Locate the line containing "In the picture provided, can" in the material below; repeat it and every line after it, exactly as written.

= = = = =

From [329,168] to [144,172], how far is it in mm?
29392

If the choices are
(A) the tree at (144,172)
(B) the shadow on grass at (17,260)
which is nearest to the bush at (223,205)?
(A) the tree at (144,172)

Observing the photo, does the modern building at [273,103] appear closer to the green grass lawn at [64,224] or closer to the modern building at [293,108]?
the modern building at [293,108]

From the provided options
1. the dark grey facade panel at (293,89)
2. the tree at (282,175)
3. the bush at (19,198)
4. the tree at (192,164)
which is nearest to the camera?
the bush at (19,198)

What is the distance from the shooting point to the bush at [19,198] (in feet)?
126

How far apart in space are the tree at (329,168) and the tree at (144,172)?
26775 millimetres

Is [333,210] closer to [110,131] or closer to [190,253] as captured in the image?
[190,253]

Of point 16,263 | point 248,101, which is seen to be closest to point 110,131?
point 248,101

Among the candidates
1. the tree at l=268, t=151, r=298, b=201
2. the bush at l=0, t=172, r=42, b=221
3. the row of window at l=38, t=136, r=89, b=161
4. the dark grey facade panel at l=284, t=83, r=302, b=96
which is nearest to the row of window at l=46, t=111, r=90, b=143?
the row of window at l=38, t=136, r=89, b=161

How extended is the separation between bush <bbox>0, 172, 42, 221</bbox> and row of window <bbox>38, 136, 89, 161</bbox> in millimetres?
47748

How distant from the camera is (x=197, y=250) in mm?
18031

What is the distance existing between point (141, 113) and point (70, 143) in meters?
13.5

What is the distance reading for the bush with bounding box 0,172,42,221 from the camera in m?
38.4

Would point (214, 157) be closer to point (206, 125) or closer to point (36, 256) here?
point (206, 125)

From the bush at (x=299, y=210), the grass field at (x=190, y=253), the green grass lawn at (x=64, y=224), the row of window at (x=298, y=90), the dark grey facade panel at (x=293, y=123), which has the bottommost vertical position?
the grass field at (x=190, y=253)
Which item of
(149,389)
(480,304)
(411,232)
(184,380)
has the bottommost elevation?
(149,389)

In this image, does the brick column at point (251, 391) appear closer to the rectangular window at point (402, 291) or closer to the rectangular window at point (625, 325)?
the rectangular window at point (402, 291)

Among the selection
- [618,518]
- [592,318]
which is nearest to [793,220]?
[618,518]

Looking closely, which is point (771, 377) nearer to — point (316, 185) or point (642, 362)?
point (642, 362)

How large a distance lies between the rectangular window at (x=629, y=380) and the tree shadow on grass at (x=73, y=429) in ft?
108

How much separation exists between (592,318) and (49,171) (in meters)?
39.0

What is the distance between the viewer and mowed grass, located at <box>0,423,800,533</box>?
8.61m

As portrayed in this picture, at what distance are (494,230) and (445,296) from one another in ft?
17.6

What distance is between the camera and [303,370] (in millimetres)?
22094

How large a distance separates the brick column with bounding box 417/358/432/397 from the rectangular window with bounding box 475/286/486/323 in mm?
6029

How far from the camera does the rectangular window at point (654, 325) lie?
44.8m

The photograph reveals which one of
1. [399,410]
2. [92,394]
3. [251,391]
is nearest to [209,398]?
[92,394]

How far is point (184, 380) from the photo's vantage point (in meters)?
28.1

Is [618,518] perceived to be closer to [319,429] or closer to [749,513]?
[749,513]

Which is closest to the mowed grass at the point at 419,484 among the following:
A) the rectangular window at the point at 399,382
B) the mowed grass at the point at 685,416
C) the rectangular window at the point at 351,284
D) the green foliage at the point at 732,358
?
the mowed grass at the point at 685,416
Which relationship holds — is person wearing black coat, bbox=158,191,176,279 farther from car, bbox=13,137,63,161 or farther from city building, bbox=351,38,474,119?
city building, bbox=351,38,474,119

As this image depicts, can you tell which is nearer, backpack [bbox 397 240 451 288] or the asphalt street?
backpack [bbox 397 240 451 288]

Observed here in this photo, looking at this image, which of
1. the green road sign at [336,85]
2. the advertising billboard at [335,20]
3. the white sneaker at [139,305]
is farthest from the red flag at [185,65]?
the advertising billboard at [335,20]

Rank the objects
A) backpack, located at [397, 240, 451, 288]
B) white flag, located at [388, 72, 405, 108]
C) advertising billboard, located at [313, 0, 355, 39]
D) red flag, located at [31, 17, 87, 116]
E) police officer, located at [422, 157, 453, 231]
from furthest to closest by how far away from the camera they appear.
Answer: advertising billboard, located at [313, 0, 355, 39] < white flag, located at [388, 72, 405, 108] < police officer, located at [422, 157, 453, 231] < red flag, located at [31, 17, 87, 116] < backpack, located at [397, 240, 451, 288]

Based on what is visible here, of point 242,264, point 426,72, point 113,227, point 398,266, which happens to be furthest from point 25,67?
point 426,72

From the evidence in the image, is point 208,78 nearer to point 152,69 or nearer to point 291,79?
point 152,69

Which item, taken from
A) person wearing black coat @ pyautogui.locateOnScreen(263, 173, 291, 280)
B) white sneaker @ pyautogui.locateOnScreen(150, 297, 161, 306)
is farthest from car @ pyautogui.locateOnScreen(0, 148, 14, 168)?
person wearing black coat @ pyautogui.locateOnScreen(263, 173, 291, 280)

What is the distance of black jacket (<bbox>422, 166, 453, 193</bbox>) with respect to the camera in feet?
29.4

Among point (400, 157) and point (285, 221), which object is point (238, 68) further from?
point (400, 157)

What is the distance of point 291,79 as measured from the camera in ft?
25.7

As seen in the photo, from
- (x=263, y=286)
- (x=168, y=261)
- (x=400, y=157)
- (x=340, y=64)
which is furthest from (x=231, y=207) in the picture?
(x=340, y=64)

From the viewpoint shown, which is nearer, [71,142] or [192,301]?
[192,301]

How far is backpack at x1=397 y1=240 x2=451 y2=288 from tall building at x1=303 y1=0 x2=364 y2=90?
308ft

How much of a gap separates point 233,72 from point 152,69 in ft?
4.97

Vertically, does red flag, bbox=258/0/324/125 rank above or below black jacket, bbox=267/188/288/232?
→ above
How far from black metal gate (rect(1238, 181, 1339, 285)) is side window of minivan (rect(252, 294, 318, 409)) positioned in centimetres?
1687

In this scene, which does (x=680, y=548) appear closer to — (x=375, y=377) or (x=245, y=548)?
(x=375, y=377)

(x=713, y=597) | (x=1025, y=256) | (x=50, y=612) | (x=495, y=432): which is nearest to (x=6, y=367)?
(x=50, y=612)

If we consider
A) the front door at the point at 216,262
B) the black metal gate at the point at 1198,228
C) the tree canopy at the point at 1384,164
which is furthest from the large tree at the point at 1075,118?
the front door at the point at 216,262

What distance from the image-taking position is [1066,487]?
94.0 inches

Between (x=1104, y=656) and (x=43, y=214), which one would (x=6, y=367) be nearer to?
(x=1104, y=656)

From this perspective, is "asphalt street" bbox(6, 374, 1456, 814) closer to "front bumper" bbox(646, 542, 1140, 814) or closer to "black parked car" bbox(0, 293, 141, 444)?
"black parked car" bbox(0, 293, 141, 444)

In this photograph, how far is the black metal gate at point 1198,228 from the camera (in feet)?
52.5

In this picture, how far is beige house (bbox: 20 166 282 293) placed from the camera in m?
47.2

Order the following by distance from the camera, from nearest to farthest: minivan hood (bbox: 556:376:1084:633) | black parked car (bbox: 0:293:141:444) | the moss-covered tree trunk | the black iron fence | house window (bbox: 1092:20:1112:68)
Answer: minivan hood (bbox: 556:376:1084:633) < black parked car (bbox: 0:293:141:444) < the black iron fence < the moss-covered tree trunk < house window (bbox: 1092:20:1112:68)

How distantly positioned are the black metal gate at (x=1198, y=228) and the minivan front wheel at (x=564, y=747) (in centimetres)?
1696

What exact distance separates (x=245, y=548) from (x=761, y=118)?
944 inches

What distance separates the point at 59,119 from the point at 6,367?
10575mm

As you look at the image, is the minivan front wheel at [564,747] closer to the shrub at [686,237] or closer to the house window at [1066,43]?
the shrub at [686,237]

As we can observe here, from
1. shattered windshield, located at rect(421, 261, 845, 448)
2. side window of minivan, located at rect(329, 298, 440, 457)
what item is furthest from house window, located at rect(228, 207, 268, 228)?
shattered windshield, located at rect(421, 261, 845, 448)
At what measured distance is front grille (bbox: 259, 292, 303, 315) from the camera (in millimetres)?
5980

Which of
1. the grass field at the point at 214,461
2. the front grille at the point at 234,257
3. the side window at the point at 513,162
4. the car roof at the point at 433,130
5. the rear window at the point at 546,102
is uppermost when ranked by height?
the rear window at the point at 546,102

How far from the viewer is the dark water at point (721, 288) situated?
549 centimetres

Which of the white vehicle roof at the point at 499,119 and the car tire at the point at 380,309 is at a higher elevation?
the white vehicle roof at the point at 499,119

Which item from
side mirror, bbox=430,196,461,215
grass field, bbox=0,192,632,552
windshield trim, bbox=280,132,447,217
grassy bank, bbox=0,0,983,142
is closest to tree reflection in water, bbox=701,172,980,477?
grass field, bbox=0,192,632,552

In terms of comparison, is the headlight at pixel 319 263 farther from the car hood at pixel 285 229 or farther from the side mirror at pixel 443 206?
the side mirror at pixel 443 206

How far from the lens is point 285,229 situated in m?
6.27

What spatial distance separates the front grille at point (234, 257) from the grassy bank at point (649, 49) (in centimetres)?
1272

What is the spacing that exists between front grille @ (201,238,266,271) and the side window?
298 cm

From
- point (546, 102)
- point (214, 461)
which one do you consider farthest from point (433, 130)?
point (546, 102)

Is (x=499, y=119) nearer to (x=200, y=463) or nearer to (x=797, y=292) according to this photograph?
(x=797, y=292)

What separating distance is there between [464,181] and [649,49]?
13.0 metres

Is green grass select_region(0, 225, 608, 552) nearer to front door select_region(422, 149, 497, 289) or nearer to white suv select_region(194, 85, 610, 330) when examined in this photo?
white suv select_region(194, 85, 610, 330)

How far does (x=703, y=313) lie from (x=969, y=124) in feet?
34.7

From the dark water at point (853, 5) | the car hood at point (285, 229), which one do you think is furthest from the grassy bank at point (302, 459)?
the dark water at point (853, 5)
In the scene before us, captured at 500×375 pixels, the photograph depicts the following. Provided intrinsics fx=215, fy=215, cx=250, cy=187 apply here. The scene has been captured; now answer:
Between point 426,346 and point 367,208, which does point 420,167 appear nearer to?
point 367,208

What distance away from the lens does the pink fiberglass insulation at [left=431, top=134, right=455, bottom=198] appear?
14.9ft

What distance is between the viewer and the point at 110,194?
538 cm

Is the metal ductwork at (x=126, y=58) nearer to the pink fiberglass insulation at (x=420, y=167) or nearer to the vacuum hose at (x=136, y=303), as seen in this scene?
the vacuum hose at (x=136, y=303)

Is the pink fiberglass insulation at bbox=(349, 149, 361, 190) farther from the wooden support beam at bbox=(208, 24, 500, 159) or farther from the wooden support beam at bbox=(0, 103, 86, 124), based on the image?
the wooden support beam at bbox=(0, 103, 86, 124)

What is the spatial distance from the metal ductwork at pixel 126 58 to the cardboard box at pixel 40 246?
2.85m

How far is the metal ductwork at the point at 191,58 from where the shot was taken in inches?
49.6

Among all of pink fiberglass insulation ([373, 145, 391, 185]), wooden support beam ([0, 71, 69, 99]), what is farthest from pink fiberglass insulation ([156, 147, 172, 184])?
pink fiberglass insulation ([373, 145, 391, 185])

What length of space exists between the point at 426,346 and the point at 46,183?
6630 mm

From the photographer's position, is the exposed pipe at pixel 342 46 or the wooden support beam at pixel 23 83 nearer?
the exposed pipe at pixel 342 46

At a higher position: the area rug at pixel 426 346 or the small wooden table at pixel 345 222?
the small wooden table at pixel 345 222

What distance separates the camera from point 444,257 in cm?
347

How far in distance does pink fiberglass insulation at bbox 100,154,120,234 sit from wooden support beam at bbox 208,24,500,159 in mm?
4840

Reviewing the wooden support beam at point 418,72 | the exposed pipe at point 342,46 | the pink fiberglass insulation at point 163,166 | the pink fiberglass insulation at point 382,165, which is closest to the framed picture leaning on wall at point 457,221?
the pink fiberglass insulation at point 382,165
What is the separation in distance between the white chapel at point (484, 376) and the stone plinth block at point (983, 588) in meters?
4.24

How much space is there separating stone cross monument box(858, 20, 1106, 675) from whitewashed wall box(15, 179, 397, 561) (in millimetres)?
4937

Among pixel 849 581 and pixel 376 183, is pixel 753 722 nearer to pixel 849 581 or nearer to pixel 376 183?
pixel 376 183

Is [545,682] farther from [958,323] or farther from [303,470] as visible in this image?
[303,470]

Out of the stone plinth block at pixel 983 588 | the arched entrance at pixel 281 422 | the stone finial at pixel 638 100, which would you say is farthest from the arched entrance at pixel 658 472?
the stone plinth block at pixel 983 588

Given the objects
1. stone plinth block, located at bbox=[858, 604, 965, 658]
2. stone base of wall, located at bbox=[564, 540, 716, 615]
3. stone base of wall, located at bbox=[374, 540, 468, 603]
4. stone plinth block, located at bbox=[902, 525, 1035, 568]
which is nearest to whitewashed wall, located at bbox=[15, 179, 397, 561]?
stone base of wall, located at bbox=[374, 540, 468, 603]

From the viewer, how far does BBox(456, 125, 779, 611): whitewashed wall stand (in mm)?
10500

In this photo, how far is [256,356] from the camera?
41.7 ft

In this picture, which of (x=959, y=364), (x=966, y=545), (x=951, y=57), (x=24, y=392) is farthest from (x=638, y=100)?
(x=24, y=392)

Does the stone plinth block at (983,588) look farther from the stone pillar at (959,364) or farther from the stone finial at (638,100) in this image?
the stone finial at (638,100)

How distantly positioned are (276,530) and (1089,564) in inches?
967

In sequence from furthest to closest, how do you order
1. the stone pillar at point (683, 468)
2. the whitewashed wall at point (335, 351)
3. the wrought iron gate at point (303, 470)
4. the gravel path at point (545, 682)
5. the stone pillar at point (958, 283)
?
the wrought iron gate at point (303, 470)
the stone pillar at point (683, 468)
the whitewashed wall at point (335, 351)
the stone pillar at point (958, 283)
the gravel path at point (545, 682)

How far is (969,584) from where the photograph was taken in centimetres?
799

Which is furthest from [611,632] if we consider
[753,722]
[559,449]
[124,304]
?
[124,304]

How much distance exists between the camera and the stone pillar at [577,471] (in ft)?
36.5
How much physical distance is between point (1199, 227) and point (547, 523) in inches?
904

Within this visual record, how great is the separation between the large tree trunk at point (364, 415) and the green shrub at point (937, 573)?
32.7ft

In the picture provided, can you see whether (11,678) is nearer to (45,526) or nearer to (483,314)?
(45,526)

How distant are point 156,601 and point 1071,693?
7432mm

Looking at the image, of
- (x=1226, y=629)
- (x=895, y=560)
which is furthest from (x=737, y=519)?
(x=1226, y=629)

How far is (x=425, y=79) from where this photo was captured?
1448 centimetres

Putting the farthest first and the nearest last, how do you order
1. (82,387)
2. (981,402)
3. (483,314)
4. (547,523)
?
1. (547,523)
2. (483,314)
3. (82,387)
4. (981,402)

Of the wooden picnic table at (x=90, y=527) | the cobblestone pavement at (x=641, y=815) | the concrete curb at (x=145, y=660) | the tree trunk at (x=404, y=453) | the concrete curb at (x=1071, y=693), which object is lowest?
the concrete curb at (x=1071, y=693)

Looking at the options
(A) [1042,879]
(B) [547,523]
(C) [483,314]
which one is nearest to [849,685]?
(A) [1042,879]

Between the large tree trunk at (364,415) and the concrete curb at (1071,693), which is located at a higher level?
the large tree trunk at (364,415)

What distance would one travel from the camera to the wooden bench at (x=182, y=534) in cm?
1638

= = = = =

Exercise output:
In the picture provided, can you see whether (11,678) is nearer to (45,526) or nearer to (483,314)?
(45,526)

How distant are point 156,601 and point 1071,693?
7432mm

Looking at the image, of
- (x=1226, y=629)
- (x=895, y=560)
which is furthest from (x=737, y=519)?
(x=1226, y=629)

How far is (x=425, y=79) from where this photo was captured?
1448 centimetres

Putting the farthest first and the nearest last, how do you order
1. (82,387)
2. (981,402)
3. (483,314)
4. (547,523)
?
1. (547,523)
2. (483,314)
3. (82,387)
4. (981,402)

Of the wooden picnic table at (x=90, y=527) | the cobblestone pavement at (x=641, y=815) | the concrete curb at (x=145, y=660) | the tree trunk at (x=404, y=453) | the concrete curb at (x=1071, y=693), which object is lowest?
the concrete curb at (x=1071, y=693)

Looking at the options
(A) [1042,879]
(B) [547,523]
(C) [483,314]
which one is nearest to [849,685]?
(A) [1042,879]

Between the large tree trunk at (364,415) and the concrete curb at (1071,693), which is located at a higher level?
the large tree trunk at (364,415)

What distance would one travel from the camera to the wooden bench at (x=182, y=534) in cm?
1638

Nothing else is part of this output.